Published research from Khavinson's institute has examined Cartalax in aged animal models examining cartilage histology, collagen content, and connective tissue integrity. The anti-ageing research context positions Cartalax within the musculoskeletal longevity research framework alongside SS-31 (mitochondrial), MOTS-c (metabolic), and FOXO4-DRI (senescence) as complementary tools addressing different aspects of age-related tissue decline.

Cartalax research design considerations: for chondrocyte biology research, the inflammatory challenge model is the most research-relevant paradigm. Stimulate primary chondrocytes or ATDC5 cells with IL-1beta (10ng/mL) for 24 hours to establish an inflammatory phenotype characterised by: upregulated MMP-13 (collagenase-3), ADAMTS-5 (aggrecanase-2), COX-2, and iNOS; downregulated type II collagen and aggrecan synthesis. Pre-treatment or co-treatment with Cartalax (1nM-1uM) allows assessment of whether the bioregulator can modulate the inflammatory catabolic response while maintaining or restoring anabolic matrix synthesis.

Comparison with other bioregulators from the Khavinson series provides mechanistic insight: Epithalon (pineal, Ala-Glu-Asp-Gly) and Cartalax (cartilage, Ala-Glu-Asp-Leu) share the Ala-Glu-Asp core. Running both in parallel at matched molar concentrations in chondrocyte versus pinealocyte cell models allows tissue-specificity assessment — if Cartalax preferentially affects chondrocytes and Epithalon preferentially affects pinealocytes at the same concentration, this supports the tissue-targeting specificity hypothesis for the C-terminal amino acid. Gene expression endpoints: COL2A1, ACAN, SOX9, MMP-13, ADAMTS-5 by RT-PCR; type II collagen protein by Western blot and ELISA. MW: 460.51 g/mol. Reconstitute in bacteriostatic water at 1mg/mL. Store lyophilised at -20°C. For laboratory and analytical research purposes only.

Cartalax and osteoarthritis research models: the most clinically relevant in vitro model for Cartalax research uses human osteoarthritic chondrocytes isolated from cartilage obtained during total knee replacement surgery. These cells already exhibit the catabolic phenotype relevant to joint disease — elevated MMP-13, ADAMTS-5, IL-6, and COX-2; reduced type II collagen and aggrecan synthesis — without requiring exogenous IL-1beta stimulation. Cartalax treatment (1nM-10µM) of OA chondrocytes for 48-72 hours allows assessment of whether the bioregulator can modulate the established disease phenotype. Primary endpoints: type II collagen synthesis (PICP ELISA, collagen II Western blot); MMP-13 activity (fluorogenic substrate assay, MMP-13 ELISA); aggrecan content (dimethylmethylene blue colorimetric assay for glycosaminoglycans); and gene expression panel by RT-PCR (COL2A1, ACAN, SOX9, MMP-13, ADAMTS-5, IL-6, COX-2).

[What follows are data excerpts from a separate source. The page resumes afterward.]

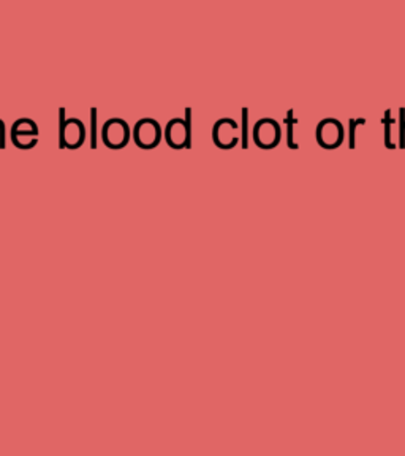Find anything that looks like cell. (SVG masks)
I'll list each match as a JSON object with an SVG mask.
<instances>
[{
    "instance_id": "cell-2",
    "label": "cell",
    "mask_w": 405,
    "mask_h": 456,
    "mask_svg": "<svg viewBox=\"0 0 405 456\" xmlns=\"http://www.w3.org/2000/svg\"><path fill=\"white\" fill-rule=\"evenodd\" d=\"M315 138L321 148L336 150L344 142V126L335 118H328L319 122L315 128Z\"/></svg>"
},
{
    "instance_id": "cell-7",
    "label": "cell",
    "mask_w": 405,
    "mask_h": 456,
    "mask_svg": "<svg viewBox=\"0 0 405 456\" xmlns=\"http://www.w3.org/2000/svg\"><path fill=\"white\" fill-rule=\"evenodd\" d=\"M85 140V127L79 119H67L61 126V146L77 150Z\"/></svg>"
},
{
    "instance_id": "cell-4",
    "label": "cell",
    "mask_w": 405,
    "mask_h": 456,
    "mask_svg": "<svg viewBox=\"0 0 405 456\" xmlns=\"http://www.w3.org/2000/svg\"><path fill=\"white\" fill-rule=\"evenodd\" d=\"M280 126L278 121L264 118L254 126V142L262 150H272L280 142Z\"/></svg>"
},
{
    "instance_id": "cell-6",
    "label": "cell",
    "mask_w": 405,
    "mask_h": 456,
    "mask_svg": "<svg viewBox=\"0 0 405 456\" xmlns=\"http://www.w3.org/2000/svg\"><path fill=\"white\" fill-rule=\"evenodd\" d=\"M238 132H239V127L233 119H228V118L221 119V121L215 122V126H214V142L222 150H231L239 140Z\"/></svg>"
},
{
    "instance_id": "cell-9",
    "label": "cell",
    "mask_w": 405,
    "mask_h": 456,
    "mask_svg": "<svg viewBox=\"0 0 405 456\" xmlns=\"http://www.w3.org/2000/svg\"><path fill=\"white\" fill-rule=\"evenodd\" d=\"M5 148V126L0 121V150Z\"/></svg>"
},
{
    "instance_id": "cell-8",
    "label": "cell",
    "mask_w": 405,
    "mask_h": 456,
    "mask_svg": "<svg viewBox=\"0 0 405 456\" xmlns=\"http://www.w3.org/2000/svg\"><path fill=\"white\" fill-rule=\"evenodd\" d=\"M165 140L174 150L187 148L189 146V140H190V127H189V124L184 119H181V118L171 119L166 124V128H165Z\"/></svg>"
},
{
    "instance_id": "cell-5",
    "label": "cell",
    "mask_w": 405,
    "mask_h": 456,
    "mask_svg": "<svg viewBox=\"0 0 405 456\" xmlns=\"http://www.w3.org/2000/svg\"><path fill=\"white\" fill-rule=\"evenodd\" d=\"M38 140V128L34 121H30L28 118H22L20 121H16L12 127V142L14 146H18L20 150H30L34 148Z\"/></svg>"
},
{
    "instance_id": "cell-3",
    "label": "cell",
    "mask_w": 405,
    "mask_h": 456,
    "mask_svg": "<svg viewBox=\"0 0 405 456\" xmlns=\"http://www.w3.org/2000/svg\"><path fill=\"white\" fill-rule=\"evenodd\" d=\"M134 142L142 150H152L162 142V127L156 119H142L134 127Z\"/></svg>"
},
{
    "instance_id": "cell-1",
    "label": "cell",
    "mask_w": 405,
    "mask_h": 456,
    "mask_svg": "<svg viewBox=\"0 0 405 456\" xmlns=\"http://www.w3.org/2000/svg\"><path fill=\"white\" fill-rule=\"evenodd\" d=\"M101 138L103 142L107 144L108 148L111 150H121L126 148L130 138H132V128L128 126L127 122L119 118H113L103 126L101 130Z\"/></svg>"
}]
</instances>
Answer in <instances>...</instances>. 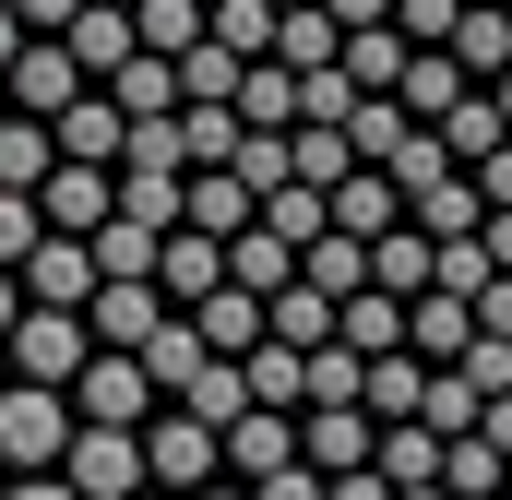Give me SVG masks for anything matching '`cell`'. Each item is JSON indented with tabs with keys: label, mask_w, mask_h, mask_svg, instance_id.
Returning a JSON list of instances; mask_svg holds the SVG:
<instances>
[{
	"label": "cell",
	"mask_w": 512,
	"mask_h": 500,
	"mask_svg": "<svg viewBox=\"0 0 512 500\" xmlns=\"http://www.w3.org/2000/svg\"><path fill=\"white\" fill-rule=\"evenodd\" d=\"M393 108H405V131H441L453 108H465V60H453V48H405V72H393Z\"/></svg>",
	"instance_id": "10"
},
{
	"label": "cell",
	"mask_w": 512,
	"mask_h": 500,
	"mask_svg": "<svg viewBox=\"0 0 512 500\" xmlns=\"http://www.w3.org/2000/svg\"><path fill=\"white\" fill-rule=\"evenodd\" d=\"M60 48L84 60V84H108V72L131 60V12H120V0H84V12L60 24Z\"/></svg>",
	"instance_id": "19"
},
{
	"label": "cell",
	"mask_w": 512,
	"mask_h": 500,
	"mask_svg": "<svg viewBox=\"0 0 512 500\" xmlns=\"http://www.w3.org/2000/svg\"><path fill=\"white\" fill-rule=\"evenodd\" d=\"M370 405H298V465L310 477H346V465H370Z\"/></svg>",
	"instance_id": "9"
},
{
	"label": "cell",
	"mask_w": 512,
	"mask_h": 500,
	"mask_svg": "<svg viewBox=\"0 0 512 500\" xmlns=\"http://www.w3.org/2000/svg\"><path fill=\"white\" fill-rule=\"evenodd\" d=\"M84 250H96V286H131V274L155 286V250H167V227H131V215H108Z\"/></svg>",
	"instance_id": "28"
},
{
	"label": "cell",
	"mask_w": 512,
	"mask_h": 500,
	"mask_svg": "<svg viewBox=\"0 0 512 500\" xmlns=\"http://www.w3.org/2000/svg\"><path fill=\"white\" fill-rule=\"evenodd\" d=\"M60 453H72V405H60L48 381H12V393H0V465L48 477Z\"/></svg>",
	"instance_id": "1"
},
{
	"label": "cell",
	"mask_w": 512,
	"mask_h": 500,
	"mask_svg": "<svg viewBox=\"0 0 512 500\" xmlns=\"http://www.w3.org/2000/svg\"><path fill=\"white\" fill-rule=\"evenodd\" d=\"M203 12H215V0H203Z\"/></svg>",
	"instance_id": "63"
},
{
	"label": "cell",
	"mask_w": 512,
	"mask_h": 500,
	"mask_svg": "<svg viewBox=\"0 0 512 500\" xmlns=\"http://www.w3.org/2000/svg\"><path fill=\"white\" fill-rule=\"evenodd\" d=\"M179 417H203V429L227 441V417H251V381H239V358H203V370L179 381Z\"/></svg>",
	"instance_id": "29"
},
{
	"label": "cell",
	"mask_w": 512,
	"mask_h": 500,
	"mask_svg": "<svg viewBox=\"0 0 512 500\" xmlns=\"http://www.w3.org/2000/svg\"><path fill=\"white\" fill-rule=\"evenodd\" d=\"M465 191H477V215H512V143H501V155H477V167H465Z\"/></svg>",
	"instance_id": "48"
},
{
	"label": "cell",
	"mask_w": 512,
	"mask_h": 500,
	"mask_svg": "<svg viewBox=\"0 0 512 500\" xmlns=\"http://www.w3.org/2000/svg\"><path fill=\"white\" fill-rule=\"evenodd\" d=\"M453 12H465V0H393V36H405V48H441Z\"/></svg>",
	"instance_id": "47"
},
{
	"label": "cell",
	"mask_w": 512,
	"mask_h": 500,
	"mask_svg": "<svg viewBox=\"0 0 512 500\" xmlns=\"http://www.w3.org/2000/svg\"><path fill=\"white\" fill-rule=\"evenodd\" d=\"M453 381L489 405V393H512V334H465V358H453Z\"/></svg>",
	"instance_id": "43"
},
{
	"label": "cell",
	"mask_w": 512,
	"mask_h": 500,
	"mask_svg": "<svg viewBox=\"0 0 512 500\" xmlns=\"http://www.w3.org/2000/svg\"><path fill=\"white\" fill-rule=\"evenodd\" d=\"M0 500H72V489H60V477H24V489H0Z\"/></svg>",
	"instance_id": "53"
},
{
	"label": "cell",
	"mask_w": 512,
	"mask_h": 500,
	"mask_svg": "<svg viewBox=\"0 0 512 500\" xmlns=\"http://www.w3.org/2000/svg\"><path fill=\"white\" fill-rule=\"evenodd\" d=\"M120 12H131V0H120Z\"/></svg>",
	"instance_id": "64"
},
{
	"label": "cell",
	"mask_w": 512,
	"mask_h": 500,
	"mask_svg": "<svg viewBox=\"0 0 512 500\" xmlns=\"http://www.w3.org/2000/svg\"><path fill=\"white\" fill-rule=\"evenodd\" d=\"M465 334H477V310H465V298H441V286H429V298H405V358H417V370H453V358H465Z\"/></svg>",
	"instance_id": "13"
},
{
	"label": "cell",
	"mask_w": 512,
	"mask_h": 500,
	"mask_svg": "<svg viewBox=\"0 0 512 500\" xmlns=\"http://www.w3.org/2000/svg\"><path fill=\"white\" fill-rule=\"evenodd\" d=\"M155 322H167V298H155V286H143V274H131V286H96V298H84V334H96V346H143V334H155Z\"/></svg>",
	"instance_id": "15"
},
{
	"label": "cell",
	"mask_w": 512,
	"mask_h": 500,
	"mask_svg": "<svg viewBox=\"0 0 512 500\" xmlns=\"http://www.w3.org/2000/svg\"><path fill=\"white\" fill-rule=\"evenodd\" d=\"M60 167V143H48V120H0V191H36Z\"/></svg>",
	"instance_id": "38"
},
{
	"label": "cell",
	"mask_w": 512,
	"mask_h": 500,
	"mask_svg": "<svg viewBox=\"0 0 512 500\" xmlns=\"http://www.w3.org/2000/svg\"><path fill=\"white\" fill-rule=\"evenodd\" d=\"M262 227H274V239H286V250H310V239H322V227H334V203H322L310 179H286V191H262Z\"/></svg>",
	"instance_id": "37"
},
{
	"label": "cell",
	"mask_w": 512,
	"mask_h": 500,
	"mask_svg": "<svg viewBox=\"0 0 512 500\" xmlns=\"http://www.w3.org/2000/svg\"><path fill=\"white\" fill-rule=\"evenodd\" d=\"M72 12H84V0H12V24H24V36H60Z\"/></svg>",
	"instance_id": "50"
},
{
	"label": "cell",
	"mask_w": 512,
	"mask_h": 500,
	"mask_svg": "<svg viewBox=\"0 0 512 500\" xmlns=\"http://www.w3.org/2000/svg\"><path fill=\"white\" fill-rule=\"evenodd\" d=\"M227 465H239V489H262L274 465H298V417H274V405L227 417Z\"/></svg>",
	"instance_id": "17"
},
{
	"label": "cell",
	"mask_w": 512,
	"mask_h": 500,
	"mask_svg": "<svg viewBox=\"0 0 512 500\" xmlns=\"http://www.w3.org/2000/svg\"><path fill=\"white\" fill-rule=\"evenodd\" d=\"M191 500H251V489H191Z\"/></svg>",
	"instance_id": "58"
},
{
	"label": "cell",
	"mask_w": 512,
	"mask_h": 500,
	"mask_svg": "<svg viewBox=\"0 0 512 500\" xmlns=\"http://www.w3.org/2000/svg\"><path fill=\"white\" fill-rule=\"evenodd\" d=\"M441 48L465 60V84H489V72H512V0H465Z\"/></svg>",
	"instance_id": "16"
},
{
	"label": "cell",
	"mask_w": 512,
	"mask_h": 500,
	"mask_svg": "<svg viewBox=\"0 0 512 500\" xmlns=\"http://www.w3.org/2000/svg\"><path fill=\"white\" fill-rule=\"evenodd\" d=\"M120 179V215L131 227H179V179H143V167H108Z\"/></svg>",
	"instance_id": "44"
},
{
	"label": "cell",
	"mask_w": 512,
	"mask_h": 500,
	"mask_svg": "<svg viewBox=\"0 0 512 500\" xmlns=\"http://www.w3.org/2000/svg\"><path fill=\"white\" fill-rule=\"evenodd\" d=\"M72 500H131L143 489V429H72Z\"/></svg>",
	"instance_id": "5"
},
{
	"label": "cell",
	"mask_w": 512,
	"mask_h": 500,
	"mask_svg": "<svg viewBox=\"0 0 512 500\" xmlns=\"http://www.w3.org/2000/svg\"><path fill=\"white\" fill-rule=\"evenodd\" d=\"M0 96H12V120H60V108L84 96V60H72L60 36H24L12 72H0Z\"/></svg>",
	"instance_id": "3"
},
{
	"label": "cell",
	"mask_w": 512,
	"mask_h": 500,
	"mask_svg": "<svg viewBox=\"0 0 512 500\" xmlns=\"http://www.w3.org/2000/svg\"><path fill=\"white\" fill-rule=\"evenodd\" d=\"M346 167H358V143H346V131H322V120H298V131H286V179H310V191H334Z\"/></svg>",
	"instance_id": "34"
},
{
	"label": "cell",
	"mask_w": 512,
	"mask_h": 500,
	"mask_svg": "<svg viewBox=\"0 0 512 500\" xmlns=\"http://www.w3.org/2000/svg\"><path fill=\"white\" fill-rule=\"evenodd\" d=\"M12 286H24V310H84V298H96V250L84 239H36L12 262Z\"/></svg>",
	"instance_id": "7"
},
{
	"label": "cell",
	"mask_w": 512,
	"mask_h": 500,
	"mask_svg": "<svg viewBox=\"0 0 512 500\" xmlns=\"http://www.w3.org/2000/svg\"><path fill=\"white\" fill-rule=\"evenodd\" d=\"M108 108H120V120H167V108H179V60L131 48L120 72H108Z\"/></svg>",
	"instance_id": "23"
},
{
	"label": "cell",
	"mask_w": 512,
	"mask_h": 500,
	"mask_svg": "<svg viewBox=\"0 0 512 500\" xmlns=\"http://www.w3.org/2000/svg\"><path fill=\"white\" fill-rule=\"evenodd\" d=\"M382 179H393V203H417V191H441V179H465V167L441 155V131H405V143L382 155Z\"/></svg>",
	"instance_id": "35"
},
{
	"label": "cell",
	"mask_w": 512,
	"mask_h": 500,
	"mask_svg": "<svg viewBox=\"0 0 512 500\" xmlns=\"http://www.w3.org/2000/svg\"><path fill=\"white\" fill-rule=\"evenodd\" d=\"M417 393H429V370H417L405 346H393V358H370V381H358V405H370V417H417Z\"/></svg>",
	"instance_id": "40"
},
{
	"label": "cell",
	"mask_w": 512,
	"mask_h": 500,
	"mask_svg": "<svg viewBox=\"0 0 512 500\" xmlns=\"http://www.w3.org/2000/svg\"><path fill=\"white\" fill-rule=\"evenodd\" d=\"M262 334L310 358V346H334V298H322V286H274V298H262Z\"/></svg>",
	"instance_id": "27"
},
{
	"label": "cell",
	"mask_w": 512,
	"mask_h": 500,
	"mask_svg": "<svg viewBox=\"0 0 512 500\" xmlns=\"http://www.w3.org/2000/svg\"><path fill=\"white\" fill-rule=\"evenodd\" d=\"M12 48H24V24H12V0H0V72H12Z\"/></svg>",
	"instance_id": "54"
},
{
	"label": "cell",
	"mask_w": 512,
	"mask_h": 500,
	"mask_svg": "<svg viewBox=\"0 0 512 500\" xmlns=\"http://www.w3.org/2000/svg\"><path fill=\"white\" fill-rule=\"evenodd\" d=\"M334 72H346L358 96H393V72H405V36H393V24H358V36L334 48Z\"/></svg>",
	"instance_id": "32"
},
{
	"label": "cell",
	"mask_w": 512,
	"mask_h": 500,
	"mask_svg": "<svg viewBox=\"0 0 512 500\" xmlns=\"http://www.w3.org/2000/svg\"><path fill=\"white\" fill-rule=\"evenodd\" d=\"M501 500H512V465H501Z\"/></svg>",
	"instance_id": "60"
},
{
	"label": "cell",
	"mask_w": 512,
	"mask_h": 500,
	"mask_svg": "<svg viewBox=\"0 0 512 500\" xmlns=\"http://www.w3.org/2000/svg\"><path fill=\"white\" fill-rule=\"evenodd\" d=\"M251 215H262V203L227 179V167H191V179H179V227H203V239H239Z\"/></svg>",
	"instance_id": "18"
},
{
	"label": "cell",
	"mask_w": 512,
	"mask_h": 500,
	"mask_svg": "<svg viewBox=\"0 0 512 500\" xmlns=\"http://www.w3.org/2000/svg\"><path fill=\"white\" fill-rule=\"evenodd\" d=\"M239 155V108H179V167H227Z\"/></svg>",
	"instance_id": "41"
},
{
	"label": "cell",
	"mask_w": 512,
	"mask_h": 500,
	"mask_svg": "<svg viewBox=\"0 0 512 500\" xmlns=\"http://www.w3.org/2000/svg\"><path fill=\"white\" fill-rule=\"evenodd\" d=\"M334 48H346V24H334L322 0H298V12H274V48H262V60H286V72H334Z\"/></svg>",
	"instance_id": "21"
},
{
	"label": "cell",
	"mask_w": 512,
	"mask_h": 500,
	"mask_svg": "<svg viewBox=\"0 0 512 500\" xmlns=\"http://www.w3.org/2000/svg\"><path fill=\"white\" fill-rule=\"evenodd\" d=\"M512 131H501V108H489V84H465V108H453V120H441V155H453V167H477V155H501Z\"/></svg>",
	"instance_id": "36"
},
{
	"label": "cell",
	"mask_w": 512,
	"mask_h": 500,
	"mask_svg": "<svg viewBox=\"0 0 512 500\" xmlns=\"http://www.w3.org/2000/svg\"><path fill=\"white\" fill-rule=\"evenodd\" d=\"M12 322H24V286H12V274H0V334H12Z\"/></svg>",
	"instance_id": "55"
},
{
	"label": "cell",
	"mask_w": 512,
	"mask_h": 500,
	"mask_svg": "<svg viewBox=\"0 0 512 500\" xmlns=\"http://www.w3.org/2000/svg\"><path fill=\"white\" fill-rule=\"evenodd\" d=\"M393 500H453V489H393Z\"/></svg>",
	"instance_id": "57"
},
{
	"label": "cell",
	"mask_w": 512,
	"mask_h": 500,
	"mask_svg": "<svg viewBox=\"0 0 512 500\" xmlns=\"http://www.w3.org/2000/svg\"><path fill=\"white\" fill-rule=\"evenodd\" d=\"M0 346H12V370H24V381H48V393H60V381H72L84 358H96V334H84V310H24V322H12Z\"/></svg>",
	"instance_id": "4"
},
{
	"label": "cell",
	"mask_w": 512,
	"mask_h": 500,
	"mask_svg": "<svg viewBox=\"0 0 512 500\" xmlns=\"http://www.w3.org/2000/svg\"><path fill=\"white\" fill-rule=\"evenodd\" d=\"M131 358H143V381H155V393H179V381L203 370V334H191V310H167V322H155Z\"/></svg>",
	"instance_id": "31"
},
{
	"label": "cell",
	"mask_w": 512,
	"mask_h": 500,
	"mask_svg": "<svg viewBox=\"0 0 512 500\" xmlns=\"http://www.w3.org/2000/svg\"><path fill=\"white\" fill-rule=\"evenodd\" d=\"M203 36H227L239 60H262V48H274V12H262V0H215V12H203Z\"/></svg>",
	"instance_id": "45"
},
{
	"label": "cell",
	"mask_w": 512,
	"mask_h": 500,
	"mask_svg": "<svg viewBox=\"0 0 512 500\" xmlns=\"http://www.w3.org/2000/svg\"><path fill=\"white\" fill-rule=\"evenodd\" d=\"M239 381H251V405H298V346H274V334H262L251 358H239Z\"/></svg>",
	"instance_id": "42"
},
{
	"label": "cell",
	"mask_w": 512,
	"mask_h": 500,
	"mask_svg": "<svg viewBox=\"0 0 512 500\" xmlns=\"http://www.w3.org/2000/svg\"><path fill=\"white\" fill-rule=\"evenodd\" d=\"M322 203H334V227H346V239H382V227H405V203H393V179H382V167H346Z\"/></svg>",
	"instance_id": "22"
},
{
	"label": "cell",
	"mask_w": 512,
	"mask_h": 500,
	"mask_svg": "<svg viewBox=\"0 0 512 500\" xmlns=\"http://www.w3.org/2000/svg\"><path fill=\"white\" fill-rule=\"evenodd\" d=\"M120 131H131V120L108 108V96H96V84H84V96L48 120V143H60V167H120Z\"/></svg>",
	"instance_id": "12"
},
{
	"label": "cell",
	"mask_w": 512,
	"mask_h": 500,
	"mask_svg": "<svg viewBox=\"0 0 512 500\" xmlns=\"http://www.w3.org/2000/svg\"><path fill=\"white\" fill-rule=\"evenodd\" d=\"M84 429H143V405H155V381H143V358H120V346H96L84 358Z\"/></svg>",
	"instance_id": "8"
},
{
	"label": "cell",
	"mask_w": 512,
	"mask_h": 500,
	"mask_svg": "<svg viewBox=\"0 0 512 500\" xmlns=\"http://www.w3.org/2000/svg\"><path fill=\"white\" fill-rule=\"evenodd\" d=\"M48 239V215H36V191H0V274L24 262V250Z\"/></svg>",
	"instance_id": "46"
},
{
	"label": "cell",
	"mask_w": 512,
	"mask_h": 500,
	"mask_svg": "<svg viewBox=\"0 0 512 500\" xmlns=\"http://www.w3.org/2000/svg\"><path fill=\"white\" fill-rule=\"evenodd\" d=\"M322 12H334L346 36H358V24H393V0H322Z\"/></svg>",
	"instance_id": "52"
},
{
	"label": "cell",
	"mask_w": 512,
	"mask_h": 500,
	"mask_svg": "<svg viewBox=\"0 0 512 500\" xmlns=\"http://www.w3.org/2000/svg\"><path fill=\"white\" fill-rule=\"evenodd\" d=\"M0 120H12V96H0Z\"/></svg>",
	"instance_id": "61"
},
{
	"label": "cell",
	"mask_w": 512,
	"mask_h": 500,
	"mask_svg": "<svg viewBox=\"0 0 512 500\" xmlns=\"http://www.w3.org/2000/svg\"><path fill=\"white\" fill-rule=\"evenodd\" d=\"M215 286H227V239L167 227V250H155V298H167V310H191V298H215Z\"/></svg>",
	"instance_id": "11"
},
{
	"label": "cell",
	"mask_w": 512,
	"mask_h": 500,
	"mask_svg": "<svg viewBox=\"0 0 512 500\" xmlns=\"http://www.w3.org/2000/svg\"><path fill=\"white\" fill-rule=\"evenodd\" d=\"M298 286H322V298H358V286H370V239H346V227H322V239L298 250Z\"/></svg>",
	"instance_id": "30"
},
{
	"label": "cell",
	"mask_w": 512,
	"mask_h": 500,
	"mask_svg": "<svg viewBox=\"0 0 512 500\" xmlns=\"http://www.w3.org/2000/svg\"><path fill=\"white\" fill-rule=\"evenodd\" d=\"M36 215H48V239H96V227L120 215V179H108V167H48V179H36Z\"/></svg>",
	"instance_id": "6"
},
{
	"label": "cell",
	"mask_w": 512,
	"mask_h": 500,
	"mask_svg": "<svg viewBox=\"0 0 512 500\" xmlns=\"http://www.w3.org/2000/svg\"><path fill=\"white\" fill-rule=\"evenodd\" d=\"M322 500H393V477L382 465H346V477H322Z\"/></svg>",
	"instance_id": "49"
},
{
	"label": "cell",
	"mask_w": 512,
	"mask_h": 500,
	"mask_svg": "<svg viewBox=\"0 0 512 500\" xmlns=\"http://www.w3.org/2000/svg\"><path fill=\"white\" fill-rule=\"evenodd\" d=\"M191 334H203V358H251V346H262V298H251V286L191 298Z\"/></svg>",
	"instance_id": "20"
},
{
	"label": "cell",
	"mask_w": 512,
	"mask_h": 500,
	"mask_svg": "<svg viewBox=\"0 0 512 500\" xmlns=\"http://www.w3.org/2000/svg\"><path fill=\"white\" fill-rule=\"evenodd\" d=\"M370 465H382L393 489H441V429L429 417H382L370 429Z\"/></svg>",
	"instance_id": "14"
},
{
	"label": "cell",
	"mask_w": 512,
	"mask_h": 500,
	"mask_svg": "<svg viewBox=\"0 0 512 500\" xmlns=\"http://www.w3.org/2000/svg\"><path fill=\"white\" fill-rule=\"evenodd\" d=\"M370 286H382V298H429V239H417V227H382V239H370Z\"/></svg>",
	"instance_id": "33"
},
{
	"label": "cell",
	"mask_w": 512,
	"mask_h": 500,
	"mask_svg": "<svg viewBox=\"0 0 512 500\" xmlns=\"http://www.w3.org/2000/svg\"><path fill=\"white\" fill-rule=\"evenodd\" d=\"M227 286H251V298H274V286H298V250L274 239V227H239V239H227Z\"/></svg>",
	"instance_id": "25"
},
{
	"label": "cell",
	"mask_w": 512,
	"mask_h": 500,
	"mask_svg": "<svg viewBox=\"0 0 512 500\" xmlns=\"http://www.w3.org/2000/svg\"><path fill=\"white\" fill-rule=\"evenodd\" d=\"M251 500H322V477H310V465H274V477H262Z\"/></svg>",
	"instance_id": "51"
},
{
	"label": "cell",
	"mask_w": 512,
	"mask_h": 500,
	"mask_svg": "<svg viewBox=\"0 0 512 500\" xmlns=\"http://www.w3.org/2000/svg\"><path fill=\"white\" fill-rule=\"evenodd\" d=\"M239 72H251V60H239L227 36H191V48H179V108H227Z\"/></svg>",
	"instance_id": "26"
},
{
	"label": "cell",
	"mask_w": 512,
	"mask_h": 500,
	"mask_svg": "<svg viewBox=\"0 0 512 500\" xmlns=\"http://www.w3.org/2000/svg\"><path fill=\"white\" fill-rule=\"evenodd\" d=\"M358 381H370V358H346V346H310V358H298V405H358Z\"/></svg>",
	"instance_id": "39"
},
{
	"label": "cell",
	"mask_w": 512,
	"mask_h": 500,
	"mask_svg": "<svg viewBox=\"0 0 512 500\" xmlns=\"http://www.w3.org/2000/svg\"><path fill=\"white\" fill-rule=\"evenodd\" d=\"M489 108H501V131H512V72H489Z\"/></svg>",
	"instance_id": "56"
},
{
	"label": "cell",
	"mask_w": 512,
	"mask_h": 500,
	"mask_svg": "<svg viewBox=\"0 0 512 500\" xmlns=\"http://www.w3.org/2000/svg\"><path fill=\"white\" fill-rule=\"evenodd\" d=\"M227 108H239V131H298V72H286V60H251Z\"/></svg>",
	"instance_id": "24"
},
{
	"label": "cell",
	"mask_w": 512,
	"mask_h": 500,
	"mask_svg": "<svg viewBox=\"0 0 512 500\" xmlns=\"http://www.w3.org/2000/svg\"><path fill=\"white\" fill-rule=\"evenodd\" d=\"M215 465H227V441H215L203 417H155V429H143V489L191 500V489H215Z\"/></svg>",
	"instance_id": "2"
},
{
	"label": "cell",
	"mask_w": 512,
	"mask_h": 500,
	"mask_svg": "<svg viewBox=\"0 0 512 500\" xmlns=\"http://www.w3.org/2000/svg\"><path fill=\"white\" fill-rule=\"evenodd\" d=\"M131 500H155V489H131Z\"/></svg>",
	"instance_id": "62"
},
{
	"label": "cell",
	"mask_w": 512,
	"mask_h": 500,
	"mask_svg": "<svg viewBox=\"0 0 512 500\" xmlns=\"http://www.w3.org/2000/svg\"><path fill=\"white\" fill-rule=\"evenodd\" d=\"M262 12H298V0H262Z\"/></svg>",
	"instance_id": "59"
}]
</instances>
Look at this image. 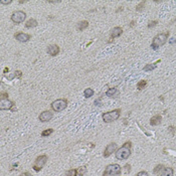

For three-dimensional cartilage tissue engineering research: agarose gel (2%) or fibrin hydrogel encapsulation of chondrocytes at 20×10^6 cells/mL creates a three-dimensional culture environment that maintains the chondrocyte rounded morphology and supports type II collagen and aggrecan deposition over 3-6 weeks. Cartalax supplementation in the culture medium throughout the culture period allows assessment of effects on matrix accumulation. Quantify matrix accumulation by biochemical assays (hydroxyproline for total collagen, dimethylmethylene blue for glycosaminoglycans) and histology (Safranin-O staining for proteoglycans, type II collagen immunohistochemistry) at weekly intervals. Compare Cartalax with transforming growth factor-beta 3 (TGF-beta3, the standard chondrogenic differentiation factor) at sub-maximal concentrations to assess whether the bioregulator acts synergistically through Smad2/3-independent pathways. MW: 460.51 g/mol. Molecular formula: C20H32N4O8. Reconstitute in bacteriostatic water at 1mg/mL. Store lyophilised at -20°C. For laboratory and analytical research purposes only.